O Corcel ano 1977 que o bancário Rafael Moreira dirige não é apenas o registro de um passado distante da indústria automobilística brasileira. O Ford também eterniza a relação de afeto que ele construiu por mais de 20 anos com seu avô, a quem o modelo pertenceu.
“Meu avô comprou o carro zero-km para poder trabalhar como motorista de uma advogada, depois que um acidente o fez abandonar a vida de caminhoneiro. O trabalho acabou não se concretizando, mas ele se apaixonou pelo Ford e ficou com ele”, conta Moreira.
O amor do neto pelo Corcel também surgiu de forma espontânea. Era no Ford que o avô o levava para passear, desde os primeiros anos de vida.
Em pouco tempo, o garoto, hoje com 27 anos, já estava cuidando do carro, que inclusive lavava como se fosse dele. “Dos dez netos, eu era o único que se interessava pelo Corcel”, ele diz. “Eu gostava muito do carro e meu avô sabia disso.”
Diante de tanta dedicação, assim que chegou à maioridade o bancário recebeu o cupê de presente. O avô pediu apenas que ele continuasse cuidando bem do carro. E Moreira seguiu a orientação à risca.
“Fiz questão de preservar tudo como o meu avô deixou, incluindo os santinhos que ele, que era muito católico, mantinha afixados no painel”, explica o neto. “Manual do proprietário, chave reserva e até a nota fiscal de compra permanecem intactos até hoje.”
Os dois fizeram muitos passeios juntos a bordo do Corcel, até o avô falecer, em 2013. No som, tocavam duplas de música caipira, como Milionário & José Rico, outra paixão que foi herdada pelo neto.
Com cerca de 90 mil km rodados, o cupê sempre teve vida mansa. Poupado do uso diário, era usado pelo primeiro dono principalmente em viagens, para o litoral paulista ou a cidade de Aparecida do Norte, no interior do Estado de São Paulo.

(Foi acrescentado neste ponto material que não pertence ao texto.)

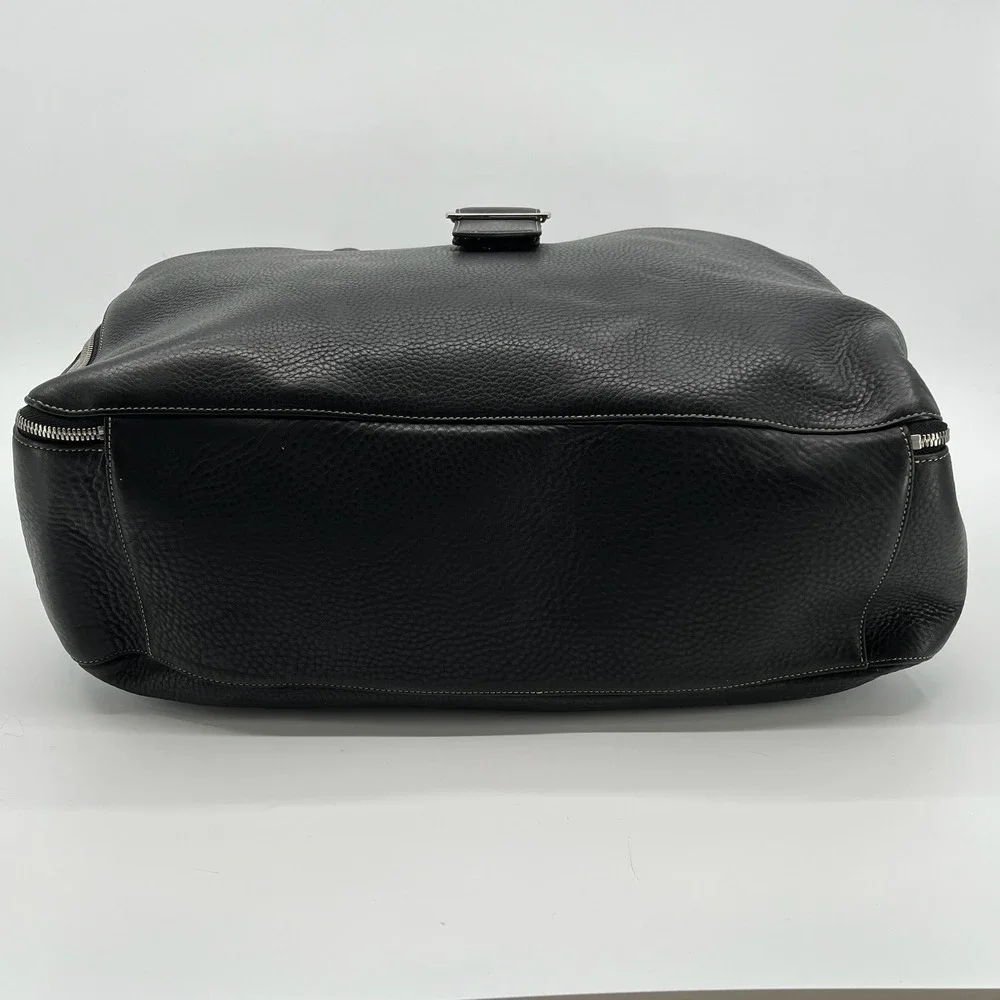 Levenger Pebbled Leather Briefcase Black Executive Business Laptop Portfolio Bag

Foi também nas mãos do avô que o Corcel ganhou alguns toques de modernidade: rodas esportivas, vidros elétricos e novos bancos dianteiros.
Ritual
Todas as sextas-feiras, o Ford sai de uma garagem alugada no centro da capital e vai para a casa do bancário, no Brás, bairro da zona leste. O carro é lavado, encerado, roda por algumas horas e, no domingo à noite, volta para a garagem. Para Moreira, esse ritual funciona como uma espécie de terapia.
“Meu trabalho é muito cansativo. O que me acalma é entrar no Corcel, limpá-lo, ligar o motor, sentir o cheiro de gasolina. Saio do carro renovado, sem estresse”, ele conta.
Pelas ruas da cidade, o tom “Vermelho Mustang” da carroceria faz com que o Ford chame a atenção por onde passa. E rende a Moreira elogios, novas amizades e algumas propostas.
“Já chegaram a me oferecer R$ 50 mil pelo Corcel. Mas vou mantê-lo pelo resto da vida, pois tenho um afeto muito grande por ele. Pretendo deixá-lo para os meus filhos e netos”, afirma o bancário. “Eu entro nesse carro e me lembro da família indo viajar, foi uma época muito boa. E guiá-lo me enche de orgulho, pelo fato de meu avô tê-lo confiado a mim.”